AI: On Humour
Last week saw many international comedians make their way down under for Sydney’s Comedy Festival, and while I couldn’t really afford to catch their main acts, a friend of mine managed to score free tickets to a last-minute improv gig, which many of the visiting comedians were encouraged to participate in. I tagged along, not knowing what to expect but hoping for the best. The show turned out to be a traveling gig, the premise of it being comedians were provided with a phrase (often a non sequitor or absurd situation) that they then had to use as the basis of a joke as part of their ten-minute ‘set’. Sounds potentially interesting, I thought. ‘Gives you a clear view into the mind of a comic’, a tagline for the show read. Being a fan of comedy and an admirer of the skill and intellect it takes to be a stand-up comedian, I must admit I thought I was in for a bit of a treat.
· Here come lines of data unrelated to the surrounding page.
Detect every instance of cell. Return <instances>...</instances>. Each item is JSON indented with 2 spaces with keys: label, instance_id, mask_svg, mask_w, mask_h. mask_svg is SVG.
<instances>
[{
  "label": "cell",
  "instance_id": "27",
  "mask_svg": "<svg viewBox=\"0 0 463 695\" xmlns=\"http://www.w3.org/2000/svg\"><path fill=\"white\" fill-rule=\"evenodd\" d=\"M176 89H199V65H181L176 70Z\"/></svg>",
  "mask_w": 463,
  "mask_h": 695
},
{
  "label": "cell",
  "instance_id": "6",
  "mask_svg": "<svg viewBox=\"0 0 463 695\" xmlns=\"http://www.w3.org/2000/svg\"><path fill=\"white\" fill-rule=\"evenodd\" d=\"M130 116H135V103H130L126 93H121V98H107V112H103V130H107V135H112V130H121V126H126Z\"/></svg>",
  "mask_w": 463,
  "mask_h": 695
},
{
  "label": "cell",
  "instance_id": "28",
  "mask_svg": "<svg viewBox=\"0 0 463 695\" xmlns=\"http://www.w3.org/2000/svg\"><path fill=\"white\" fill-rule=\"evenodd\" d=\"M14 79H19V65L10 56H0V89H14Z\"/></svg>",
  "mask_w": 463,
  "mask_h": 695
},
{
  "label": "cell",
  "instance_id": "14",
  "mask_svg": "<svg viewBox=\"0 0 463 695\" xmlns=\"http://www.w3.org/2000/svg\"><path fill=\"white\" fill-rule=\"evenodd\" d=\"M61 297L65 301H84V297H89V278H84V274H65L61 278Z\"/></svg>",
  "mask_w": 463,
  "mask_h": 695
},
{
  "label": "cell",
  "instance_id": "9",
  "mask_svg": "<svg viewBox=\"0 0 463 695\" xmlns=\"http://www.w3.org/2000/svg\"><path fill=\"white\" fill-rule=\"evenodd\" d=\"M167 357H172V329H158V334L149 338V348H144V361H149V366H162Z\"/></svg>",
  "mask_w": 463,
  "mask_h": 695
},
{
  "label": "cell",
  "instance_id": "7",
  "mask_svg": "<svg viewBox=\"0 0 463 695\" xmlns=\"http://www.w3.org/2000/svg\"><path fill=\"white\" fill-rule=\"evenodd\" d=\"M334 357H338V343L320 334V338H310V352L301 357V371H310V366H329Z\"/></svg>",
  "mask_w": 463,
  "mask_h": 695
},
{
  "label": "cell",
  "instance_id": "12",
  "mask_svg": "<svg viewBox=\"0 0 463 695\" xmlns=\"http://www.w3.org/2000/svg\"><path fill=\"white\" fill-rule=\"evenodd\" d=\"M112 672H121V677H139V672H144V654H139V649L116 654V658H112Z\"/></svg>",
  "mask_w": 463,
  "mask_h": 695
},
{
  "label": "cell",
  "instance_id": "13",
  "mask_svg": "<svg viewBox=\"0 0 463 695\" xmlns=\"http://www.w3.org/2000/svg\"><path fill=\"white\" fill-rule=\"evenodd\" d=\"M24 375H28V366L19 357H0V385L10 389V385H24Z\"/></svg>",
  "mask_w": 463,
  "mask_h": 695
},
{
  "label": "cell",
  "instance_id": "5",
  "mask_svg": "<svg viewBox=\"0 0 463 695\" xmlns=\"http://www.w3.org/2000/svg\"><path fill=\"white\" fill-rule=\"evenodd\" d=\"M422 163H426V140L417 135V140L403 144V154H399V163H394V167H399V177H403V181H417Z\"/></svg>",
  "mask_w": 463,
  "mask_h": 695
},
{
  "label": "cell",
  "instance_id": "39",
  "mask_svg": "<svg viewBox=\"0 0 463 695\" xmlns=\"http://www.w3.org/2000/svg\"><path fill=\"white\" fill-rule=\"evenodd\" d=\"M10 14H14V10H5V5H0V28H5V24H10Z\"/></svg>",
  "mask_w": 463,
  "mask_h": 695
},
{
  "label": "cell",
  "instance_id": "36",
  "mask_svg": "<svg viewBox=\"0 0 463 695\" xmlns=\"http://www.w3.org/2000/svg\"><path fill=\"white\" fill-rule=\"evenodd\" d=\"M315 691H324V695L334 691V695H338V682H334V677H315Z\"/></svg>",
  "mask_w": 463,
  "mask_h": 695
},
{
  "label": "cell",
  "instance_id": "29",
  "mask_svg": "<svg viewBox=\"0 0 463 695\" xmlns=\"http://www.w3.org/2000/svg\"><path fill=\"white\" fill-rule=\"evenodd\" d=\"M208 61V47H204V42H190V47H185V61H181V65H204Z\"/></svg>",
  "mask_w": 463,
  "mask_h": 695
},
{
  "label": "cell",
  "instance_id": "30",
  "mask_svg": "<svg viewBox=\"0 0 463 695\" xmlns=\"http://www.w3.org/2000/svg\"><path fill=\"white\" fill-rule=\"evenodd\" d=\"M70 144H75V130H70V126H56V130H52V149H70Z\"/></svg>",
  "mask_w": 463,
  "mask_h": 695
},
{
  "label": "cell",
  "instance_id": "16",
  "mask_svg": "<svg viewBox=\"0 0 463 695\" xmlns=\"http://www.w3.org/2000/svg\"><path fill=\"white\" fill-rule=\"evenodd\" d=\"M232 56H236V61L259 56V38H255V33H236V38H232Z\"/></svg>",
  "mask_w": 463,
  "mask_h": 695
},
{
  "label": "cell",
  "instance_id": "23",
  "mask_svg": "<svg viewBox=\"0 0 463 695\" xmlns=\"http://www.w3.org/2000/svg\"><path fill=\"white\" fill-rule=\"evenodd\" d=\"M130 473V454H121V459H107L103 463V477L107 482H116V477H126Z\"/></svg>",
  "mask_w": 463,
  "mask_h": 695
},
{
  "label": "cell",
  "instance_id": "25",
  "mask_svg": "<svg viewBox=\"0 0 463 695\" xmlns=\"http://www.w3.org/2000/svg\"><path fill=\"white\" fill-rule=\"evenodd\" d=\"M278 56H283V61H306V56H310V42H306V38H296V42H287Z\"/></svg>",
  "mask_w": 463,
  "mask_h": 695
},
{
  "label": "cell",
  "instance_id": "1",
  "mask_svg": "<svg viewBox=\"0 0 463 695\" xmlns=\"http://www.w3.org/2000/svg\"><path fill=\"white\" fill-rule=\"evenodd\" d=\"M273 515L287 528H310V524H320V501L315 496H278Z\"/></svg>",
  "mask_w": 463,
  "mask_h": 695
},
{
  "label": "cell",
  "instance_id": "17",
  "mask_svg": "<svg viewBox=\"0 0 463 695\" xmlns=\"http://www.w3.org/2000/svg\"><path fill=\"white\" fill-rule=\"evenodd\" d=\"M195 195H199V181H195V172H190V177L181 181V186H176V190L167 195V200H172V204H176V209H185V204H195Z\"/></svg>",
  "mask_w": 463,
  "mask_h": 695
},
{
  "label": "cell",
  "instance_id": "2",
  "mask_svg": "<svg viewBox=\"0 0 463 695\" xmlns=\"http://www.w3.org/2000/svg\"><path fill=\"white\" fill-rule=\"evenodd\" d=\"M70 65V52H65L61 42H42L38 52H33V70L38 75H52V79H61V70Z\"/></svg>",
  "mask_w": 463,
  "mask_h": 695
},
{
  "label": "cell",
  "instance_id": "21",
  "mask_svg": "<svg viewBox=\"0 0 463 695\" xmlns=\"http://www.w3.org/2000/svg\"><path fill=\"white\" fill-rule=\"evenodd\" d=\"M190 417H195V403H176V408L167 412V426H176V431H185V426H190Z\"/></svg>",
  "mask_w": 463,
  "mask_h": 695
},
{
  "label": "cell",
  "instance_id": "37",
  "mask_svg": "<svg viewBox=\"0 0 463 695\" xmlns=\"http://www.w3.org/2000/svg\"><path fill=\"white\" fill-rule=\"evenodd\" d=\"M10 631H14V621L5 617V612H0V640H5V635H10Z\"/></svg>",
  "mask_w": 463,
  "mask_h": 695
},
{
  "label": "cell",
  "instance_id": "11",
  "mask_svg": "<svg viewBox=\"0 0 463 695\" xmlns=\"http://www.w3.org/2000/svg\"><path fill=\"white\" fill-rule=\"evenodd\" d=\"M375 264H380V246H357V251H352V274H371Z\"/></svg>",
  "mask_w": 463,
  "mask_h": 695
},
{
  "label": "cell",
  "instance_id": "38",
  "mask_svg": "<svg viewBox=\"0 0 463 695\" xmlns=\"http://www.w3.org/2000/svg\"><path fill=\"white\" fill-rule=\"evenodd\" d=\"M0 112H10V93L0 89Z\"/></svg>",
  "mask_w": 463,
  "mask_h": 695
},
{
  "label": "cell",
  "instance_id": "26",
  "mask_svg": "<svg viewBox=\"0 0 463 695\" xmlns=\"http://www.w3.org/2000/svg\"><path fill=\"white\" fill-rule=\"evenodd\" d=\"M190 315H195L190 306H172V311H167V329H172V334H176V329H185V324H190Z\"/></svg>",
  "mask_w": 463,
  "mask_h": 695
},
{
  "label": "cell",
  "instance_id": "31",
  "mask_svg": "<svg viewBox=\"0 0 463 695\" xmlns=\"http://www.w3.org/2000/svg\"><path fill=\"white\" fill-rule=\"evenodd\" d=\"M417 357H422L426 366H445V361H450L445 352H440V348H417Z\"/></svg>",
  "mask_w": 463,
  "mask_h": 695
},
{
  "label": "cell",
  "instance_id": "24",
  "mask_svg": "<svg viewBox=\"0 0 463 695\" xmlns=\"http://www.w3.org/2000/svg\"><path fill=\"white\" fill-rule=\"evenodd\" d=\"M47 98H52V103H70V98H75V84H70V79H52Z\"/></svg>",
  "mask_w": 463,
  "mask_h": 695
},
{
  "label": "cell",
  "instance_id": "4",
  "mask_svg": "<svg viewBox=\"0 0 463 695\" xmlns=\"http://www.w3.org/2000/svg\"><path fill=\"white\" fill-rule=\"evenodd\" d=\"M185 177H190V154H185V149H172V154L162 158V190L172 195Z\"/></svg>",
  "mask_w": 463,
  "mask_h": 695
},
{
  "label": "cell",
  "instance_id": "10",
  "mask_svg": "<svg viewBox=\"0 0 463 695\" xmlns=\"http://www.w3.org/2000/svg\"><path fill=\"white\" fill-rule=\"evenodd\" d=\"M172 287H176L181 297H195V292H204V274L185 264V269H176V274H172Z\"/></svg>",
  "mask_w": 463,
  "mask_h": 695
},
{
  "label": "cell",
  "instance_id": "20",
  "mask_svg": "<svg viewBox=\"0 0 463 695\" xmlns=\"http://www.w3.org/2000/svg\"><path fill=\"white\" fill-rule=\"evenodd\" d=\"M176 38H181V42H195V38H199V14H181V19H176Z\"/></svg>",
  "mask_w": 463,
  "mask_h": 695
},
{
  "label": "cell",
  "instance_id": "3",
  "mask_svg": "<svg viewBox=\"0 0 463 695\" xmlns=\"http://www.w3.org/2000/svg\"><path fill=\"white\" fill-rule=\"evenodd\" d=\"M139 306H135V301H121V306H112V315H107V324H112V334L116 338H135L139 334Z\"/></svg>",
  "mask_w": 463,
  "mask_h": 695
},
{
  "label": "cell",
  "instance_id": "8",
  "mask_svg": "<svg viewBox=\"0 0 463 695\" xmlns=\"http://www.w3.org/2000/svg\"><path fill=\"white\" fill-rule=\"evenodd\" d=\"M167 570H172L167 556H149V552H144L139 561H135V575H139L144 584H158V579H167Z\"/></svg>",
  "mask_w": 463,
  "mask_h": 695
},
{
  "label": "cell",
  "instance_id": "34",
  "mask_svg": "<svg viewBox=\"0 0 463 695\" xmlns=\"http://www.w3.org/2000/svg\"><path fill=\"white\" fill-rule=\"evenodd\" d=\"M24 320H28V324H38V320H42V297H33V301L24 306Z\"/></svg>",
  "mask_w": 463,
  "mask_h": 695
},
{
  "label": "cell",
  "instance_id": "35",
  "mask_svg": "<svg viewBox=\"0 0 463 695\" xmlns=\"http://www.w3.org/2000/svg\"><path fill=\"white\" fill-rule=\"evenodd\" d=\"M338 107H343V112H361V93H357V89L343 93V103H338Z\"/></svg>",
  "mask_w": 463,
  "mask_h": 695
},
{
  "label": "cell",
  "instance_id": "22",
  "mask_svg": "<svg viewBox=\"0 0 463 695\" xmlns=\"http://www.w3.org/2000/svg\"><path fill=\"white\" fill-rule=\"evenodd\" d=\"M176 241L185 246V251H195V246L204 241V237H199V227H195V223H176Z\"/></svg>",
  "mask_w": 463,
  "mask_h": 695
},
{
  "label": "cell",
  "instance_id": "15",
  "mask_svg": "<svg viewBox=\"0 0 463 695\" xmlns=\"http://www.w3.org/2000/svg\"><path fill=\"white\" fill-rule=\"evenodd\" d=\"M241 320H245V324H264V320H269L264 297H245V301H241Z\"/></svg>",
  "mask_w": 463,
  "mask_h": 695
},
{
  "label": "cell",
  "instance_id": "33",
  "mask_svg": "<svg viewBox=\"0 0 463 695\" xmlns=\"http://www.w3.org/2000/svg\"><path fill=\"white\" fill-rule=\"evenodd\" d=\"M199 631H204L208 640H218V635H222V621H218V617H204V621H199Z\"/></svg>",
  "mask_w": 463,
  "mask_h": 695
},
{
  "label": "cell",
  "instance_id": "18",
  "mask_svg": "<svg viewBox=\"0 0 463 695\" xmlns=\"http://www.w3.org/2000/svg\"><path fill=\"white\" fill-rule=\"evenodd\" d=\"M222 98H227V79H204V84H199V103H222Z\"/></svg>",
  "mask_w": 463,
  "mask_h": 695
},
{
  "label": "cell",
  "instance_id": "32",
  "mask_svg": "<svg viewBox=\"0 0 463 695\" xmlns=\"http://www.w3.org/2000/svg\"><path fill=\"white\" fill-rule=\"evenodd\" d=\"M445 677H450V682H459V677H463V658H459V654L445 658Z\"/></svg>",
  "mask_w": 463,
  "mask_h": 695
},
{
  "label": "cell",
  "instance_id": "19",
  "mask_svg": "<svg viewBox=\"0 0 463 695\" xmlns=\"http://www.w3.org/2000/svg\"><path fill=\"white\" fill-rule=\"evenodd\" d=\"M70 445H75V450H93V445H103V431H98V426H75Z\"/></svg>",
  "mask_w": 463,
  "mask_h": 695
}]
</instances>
It turned out to not be exactly what I was expecting.
As it actually turns out, most comedians, when put under pressure will resort to doing whatever it takes to get a laugh out of most people, which in this case meant throwing women, people of colour, and the queer variety under the bus. Tom Ballard, an openly gay Australian comedian even remarked ‘I normally wouldn’t be saying these things, but they’re just all I seem to be able to come up with’ as he finished his set with a quip about how ‘women are crazy and black people are awful’, which was met with raucous laughter from the audience. Yes, I understand what he tried to say here but it still doesn’t take away the fact that he (and others) resorted to it. Is marginalising a whole group of people the easiest way to get a laugh out of an audience?
Many people I talk to would say that that’s where a lot of humour comes from and that it’s all in jest, why am I being such a stick in the mud, as I flash my PC police badge in their drunk-with-privilege eyes. But that’s not the kind of humour I appreciate. Give me Mitch Hedberg’s absurd observations of life any day, or the kind of comedy that highlights injustice and makes people see their own prejudices, like the stylings of Jamie Kilstein or Stuart Lee. What about you, dear readers?
Is it possible to be funny without resorting to stereotypes and not stepping on anyone’s toes? Do you have a favourite comedian that you appreciate for this reason? How do you feel about humour that does employ that device?